**The request**
Find every line of the entries below that contains the string "region", matching case exactly, and copy each such line in full.

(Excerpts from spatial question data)
## start

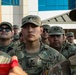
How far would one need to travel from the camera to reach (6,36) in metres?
5.55

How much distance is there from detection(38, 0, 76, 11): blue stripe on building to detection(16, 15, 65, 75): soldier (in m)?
24.1

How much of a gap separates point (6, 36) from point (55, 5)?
76.0 feet

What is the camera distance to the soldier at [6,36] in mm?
Result: 5469

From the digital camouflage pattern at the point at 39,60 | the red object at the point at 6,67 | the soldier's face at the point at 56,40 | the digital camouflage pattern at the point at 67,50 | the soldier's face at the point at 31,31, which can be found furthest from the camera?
the digital camouflage pattern at the point at 67,50

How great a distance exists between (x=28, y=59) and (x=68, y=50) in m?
1.47

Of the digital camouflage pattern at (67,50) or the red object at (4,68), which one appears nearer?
the red object at (4,68)

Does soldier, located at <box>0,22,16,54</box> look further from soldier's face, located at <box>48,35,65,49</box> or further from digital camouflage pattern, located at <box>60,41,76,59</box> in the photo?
digital camouflage pattern, located at <box>60,41,76,59</box>

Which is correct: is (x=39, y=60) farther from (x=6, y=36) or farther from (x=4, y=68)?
(x=4, y=68)

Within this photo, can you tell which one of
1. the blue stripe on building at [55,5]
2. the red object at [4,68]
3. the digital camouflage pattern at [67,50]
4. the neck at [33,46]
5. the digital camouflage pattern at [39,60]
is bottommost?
the blue stripe on building at [55,5]

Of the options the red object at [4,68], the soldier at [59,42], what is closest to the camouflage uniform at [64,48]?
the soldier at [59,42]

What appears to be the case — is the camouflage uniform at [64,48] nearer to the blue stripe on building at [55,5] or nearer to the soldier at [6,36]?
the soldier at [6,36]

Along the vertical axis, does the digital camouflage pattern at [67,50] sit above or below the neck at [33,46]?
below

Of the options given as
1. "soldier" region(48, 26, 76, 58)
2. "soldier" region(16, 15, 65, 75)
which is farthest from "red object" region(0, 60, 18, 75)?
"soldier" region(48, 26, 76, 58)

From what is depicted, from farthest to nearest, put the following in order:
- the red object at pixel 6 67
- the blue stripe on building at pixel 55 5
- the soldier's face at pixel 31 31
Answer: the blue stripe on building at pixel 55 5 → the soldier's face at pixel 31 31 → the red object at pixel 6 67
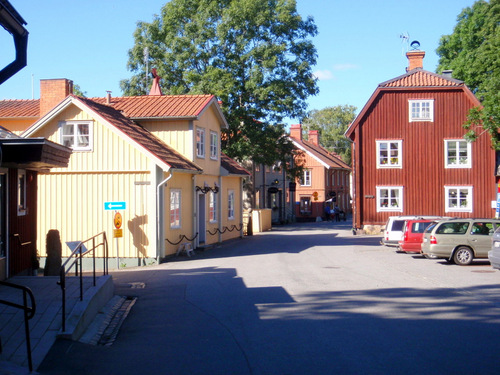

## end

**Response to the task**
1. "soldier" region(48, 26, 76, 58)
2. "soldier" region(16, 15, 65, 75)
which is farthest from "red object" region(0, 60, 18, 75)?
"soldier" region(48, 26, 76, 58)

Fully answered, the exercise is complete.